◆ **Excerpt**

--------

NativeSTT
Add speech-to-text to your voice pipeline using the browser's built-in Web Speech API -- no API keys required.
Use NativeSTT for prototyping and demos where you need speech recognition without API keys or external dependencies.
Prerequisites
- A Chromium-based browser (Chrome, Edge) or Safari. Firefox does not support the Web Speech API. De-Googled forks (Ungoogled Chromium, Brave) will not work — see Tips and gotchas.
- Microphone access granted by the user.
No API keys or peer dependencies are required.
Basic setup
import { CompositeVoice, NativeSTT, AnthropicLLM, NativeTTS } from '@lukeocodes/composite-voice';
const agent = new CompositeVoice({
stt: new NativeSTT({
language: 'en-US',
}),
llm: new AnthropicLLM({
proxyUrl: '/api/proxy/anthropic',
model: 'claude-haiku-4-5',
systemPrompt: 'You are a helpful voice assistant. Keep responses brief.',
}),
tts: new NativeTTS(),
});
await agent.start();
NativeSTT manages its own audio capture. The browser’s SpeechRecognition API accesses the microphone directly, so CompositeVoice skips its internal AudioCapture setup.

--------

◆ **Data extracts**

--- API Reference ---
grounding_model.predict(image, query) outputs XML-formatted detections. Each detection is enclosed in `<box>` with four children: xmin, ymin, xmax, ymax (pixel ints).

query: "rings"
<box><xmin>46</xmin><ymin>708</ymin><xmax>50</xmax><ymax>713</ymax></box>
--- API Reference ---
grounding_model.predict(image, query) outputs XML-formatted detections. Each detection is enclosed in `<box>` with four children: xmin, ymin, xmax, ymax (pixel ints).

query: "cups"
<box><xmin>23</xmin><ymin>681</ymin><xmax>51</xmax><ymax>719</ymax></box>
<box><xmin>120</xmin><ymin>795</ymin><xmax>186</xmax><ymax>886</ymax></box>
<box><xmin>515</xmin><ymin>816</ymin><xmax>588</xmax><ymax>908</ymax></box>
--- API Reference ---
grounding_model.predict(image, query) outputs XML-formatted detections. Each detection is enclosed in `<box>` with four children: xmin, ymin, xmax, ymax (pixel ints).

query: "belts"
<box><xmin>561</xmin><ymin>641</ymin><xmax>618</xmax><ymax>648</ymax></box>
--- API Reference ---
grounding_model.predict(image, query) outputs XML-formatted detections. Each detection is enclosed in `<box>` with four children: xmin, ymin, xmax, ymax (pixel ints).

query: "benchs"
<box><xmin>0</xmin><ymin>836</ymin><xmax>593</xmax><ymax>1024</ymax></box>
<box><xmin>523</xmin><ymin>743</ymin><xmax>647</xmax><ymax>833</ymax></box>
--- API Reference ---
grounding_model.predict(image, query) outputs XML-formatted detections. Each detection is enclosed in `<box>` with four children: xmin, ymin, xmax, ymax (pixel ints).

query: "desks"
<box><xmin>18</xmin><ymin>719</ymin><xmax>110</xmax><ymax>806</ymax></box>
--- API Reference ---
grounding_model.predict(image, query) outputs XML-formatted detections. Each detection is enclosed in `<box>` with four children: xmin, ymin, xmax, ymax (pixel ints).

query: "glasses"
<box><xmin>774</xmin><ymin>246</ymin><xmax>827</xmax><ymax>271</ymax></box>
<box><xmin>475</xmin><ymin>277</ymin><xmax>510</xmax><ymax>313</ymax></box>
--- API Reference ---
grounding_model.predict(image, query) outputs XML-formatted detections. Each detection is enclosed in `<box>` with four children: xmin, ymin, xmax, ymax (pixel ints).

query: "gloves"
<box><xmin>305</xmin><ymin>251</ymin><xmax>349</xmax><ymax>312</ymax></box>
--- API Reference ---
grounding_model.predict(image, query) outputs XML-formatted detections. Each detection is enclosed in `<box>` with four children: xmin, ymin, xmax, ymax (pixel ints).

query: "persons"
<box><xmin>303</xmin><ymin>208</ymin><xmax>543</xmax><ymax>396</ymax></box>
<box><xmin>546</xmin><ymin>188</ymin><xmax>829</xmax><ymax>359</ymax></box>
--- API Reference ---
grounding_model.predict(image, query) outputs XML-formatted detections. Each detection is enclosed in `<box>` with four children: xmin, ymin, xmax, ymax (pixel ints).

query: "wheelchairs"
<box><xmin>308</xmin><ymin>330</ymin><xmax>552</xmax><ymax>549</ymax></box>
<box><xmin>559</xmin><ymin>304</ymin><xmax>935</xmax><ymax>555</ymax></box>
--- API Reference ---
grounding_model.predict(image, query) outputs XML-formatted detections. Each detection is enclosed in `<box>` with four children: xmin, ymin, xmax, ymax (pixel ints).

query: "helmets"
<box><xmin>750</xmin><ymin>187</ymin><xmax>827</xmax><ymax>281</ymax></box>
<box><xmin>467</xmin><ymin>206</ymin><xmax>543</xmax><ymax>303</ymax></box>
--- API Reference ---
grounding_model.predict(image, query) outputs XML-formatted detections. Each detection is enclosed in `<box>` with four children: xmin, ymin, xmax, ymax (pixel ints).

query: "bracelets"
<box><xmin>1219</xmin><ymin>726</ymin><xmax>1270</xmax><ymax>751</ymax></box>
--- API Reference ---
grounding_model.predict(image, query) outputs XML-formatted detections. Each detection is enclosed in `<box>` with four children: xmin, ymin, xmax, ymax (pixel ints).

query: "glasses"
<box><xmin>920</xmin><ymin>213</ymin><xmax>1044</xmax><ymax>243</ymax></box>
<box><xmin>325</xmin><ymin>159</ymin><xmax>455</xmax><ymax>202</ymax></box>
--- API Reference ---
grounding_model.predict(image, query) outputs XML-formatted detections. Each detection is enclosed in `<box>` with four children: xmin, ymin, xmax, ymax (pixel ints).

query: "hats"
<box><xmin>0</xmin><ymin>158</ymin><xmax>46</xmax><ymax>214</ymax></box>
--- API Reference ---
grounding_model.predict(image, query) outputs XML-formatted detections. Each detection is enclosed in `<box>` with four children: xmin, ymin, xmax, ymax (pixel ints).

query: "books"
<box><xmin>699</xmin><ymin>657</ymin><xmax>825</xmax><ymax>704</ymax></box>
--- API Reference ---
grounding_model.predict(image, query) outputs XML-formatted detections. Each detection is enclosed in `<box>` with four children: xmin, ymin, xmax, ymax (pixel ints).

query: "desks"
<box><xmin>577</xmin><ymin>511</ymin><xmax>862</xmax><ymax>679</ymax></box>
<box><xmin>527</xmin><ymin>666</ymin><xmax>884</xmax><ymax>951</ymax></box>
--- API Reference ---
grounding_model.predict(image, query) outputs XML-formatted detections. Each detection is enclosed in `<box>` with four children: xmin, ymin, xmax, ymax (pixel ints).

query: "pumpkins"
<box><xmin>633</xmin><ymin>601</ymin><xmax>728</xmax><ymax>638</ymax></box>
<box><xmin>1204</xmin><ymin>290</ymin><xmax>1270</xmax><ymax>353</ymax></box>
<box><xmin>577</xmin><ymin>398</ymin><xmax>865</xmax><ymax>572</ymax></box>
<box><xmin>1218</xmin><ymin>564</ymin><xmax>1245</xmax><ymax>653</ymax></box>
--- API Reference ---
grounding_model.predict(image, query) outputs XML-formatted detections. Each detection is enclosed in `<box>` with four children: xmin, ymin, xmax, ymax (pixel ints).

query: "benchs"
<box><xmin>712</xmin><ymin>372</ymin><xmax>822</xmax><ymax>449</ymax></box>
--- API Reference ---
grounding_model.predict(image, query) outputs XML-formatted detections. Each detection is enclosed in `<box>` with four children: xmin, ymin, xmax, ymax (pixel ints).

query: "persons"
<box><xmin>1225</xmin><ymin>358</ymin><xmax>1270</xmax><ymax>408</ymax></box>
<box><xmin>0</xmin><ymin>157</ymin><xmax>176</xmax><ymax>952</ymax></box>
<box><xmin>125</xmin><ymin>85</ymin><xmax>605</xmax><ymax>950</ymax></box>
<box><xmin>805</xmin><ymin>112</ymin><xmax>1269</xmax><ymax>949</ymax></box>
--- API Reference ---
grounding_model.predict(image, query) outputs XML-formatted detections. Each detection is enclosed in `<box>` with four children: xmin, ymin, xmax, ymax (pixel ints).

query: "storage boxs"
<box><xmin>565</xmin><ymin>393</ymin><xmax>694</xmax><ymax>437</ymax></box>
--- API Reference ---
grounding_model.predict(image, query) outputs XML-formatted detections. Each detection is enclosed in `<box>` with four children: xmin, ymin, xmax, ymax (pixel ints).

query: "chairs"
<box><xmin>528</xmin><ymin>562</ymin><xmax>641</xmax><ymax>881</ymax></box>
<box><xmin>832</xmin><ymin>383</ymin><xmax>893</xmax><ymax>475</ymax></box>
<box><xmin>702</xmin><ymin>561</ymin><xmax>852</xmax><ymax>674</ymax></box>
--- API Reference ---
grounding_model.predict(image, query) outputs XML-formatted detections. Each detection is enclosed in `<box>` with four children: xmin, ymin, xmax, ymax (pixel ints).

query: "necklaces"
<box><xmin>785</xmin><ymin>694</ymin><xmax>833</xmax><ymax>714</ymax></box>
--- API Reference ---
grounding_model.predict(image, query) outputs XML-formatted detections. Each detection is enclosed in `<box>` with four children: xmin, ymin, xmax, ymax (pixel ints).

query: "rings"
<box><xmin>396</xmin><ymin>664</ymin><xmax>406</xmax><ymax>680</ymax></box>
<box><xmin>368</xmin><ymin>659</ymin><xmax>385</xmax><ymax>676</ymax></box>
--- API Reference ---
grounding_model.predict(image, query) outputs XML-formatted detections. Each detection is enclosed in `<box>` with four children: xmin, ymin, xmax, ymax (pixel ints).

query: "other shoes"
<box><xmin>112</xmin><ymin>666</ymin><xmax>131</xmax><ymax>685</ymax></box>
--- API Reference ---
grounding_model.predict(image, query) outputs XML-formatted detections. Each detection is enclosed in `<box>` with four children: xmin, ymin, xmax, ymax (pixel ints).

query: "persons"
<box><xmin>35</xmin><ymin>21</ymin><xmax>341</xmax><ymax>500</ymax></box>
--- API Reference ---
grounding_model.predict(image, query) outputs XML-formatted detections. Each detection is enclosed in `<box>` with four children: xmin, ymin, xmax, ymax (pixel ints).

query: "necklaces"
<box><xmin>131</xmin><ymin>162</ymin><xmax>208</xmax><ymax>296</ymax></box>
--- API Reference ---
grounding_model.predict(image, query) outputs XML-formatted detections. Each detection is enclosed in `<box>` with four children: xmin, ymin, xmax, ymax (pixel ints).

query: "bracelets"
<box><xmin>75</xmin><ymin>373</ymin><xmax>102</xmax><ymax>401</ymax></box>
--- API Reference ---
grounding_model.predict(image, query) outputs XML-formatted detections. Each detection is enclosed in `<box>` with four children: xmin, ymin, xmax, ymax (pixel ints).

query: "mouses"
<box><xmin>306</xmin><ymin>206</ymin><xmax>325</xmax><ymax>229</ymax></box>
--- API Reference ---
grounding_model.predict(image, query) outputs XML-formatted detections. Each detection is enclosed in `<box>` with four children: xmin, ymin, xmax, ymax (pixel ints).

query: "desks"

--------

◆ **What to work on**
(1) Answer from the NativeSTT page:
(a) Which browser does not support the Web Speech API?
(b) What language value is passed to NativeSTT in the basic setup?
(c) What does CompositeVoice skip because NativeSTT manages its own audio capture?
(2) Repeat the NativeSTT page from "Use NativeSTT for" to "dependencies are required.", switching "prototyping" to "early testing".
You can leave the records aside; nothing here depends on them.

◆ **Answers to the problems**
(1)
(a) Firefox
(b) 'en-US'
(c) Its internal AudioCapture setup

(2)
Use NativeSTT for early testing and demos where you need speech recognition without API keys or external dependencies.
Prerequisites
- A Chromium-based browser (Chrome, Edge) or Safari. Firefox does not support the Web Speech API. De-Googled forks (Ungoogled Chromium, Brave) will not work — see Tips and gotchas.
- Microphone access granted by the user.
No API keys or peer dependencies are required.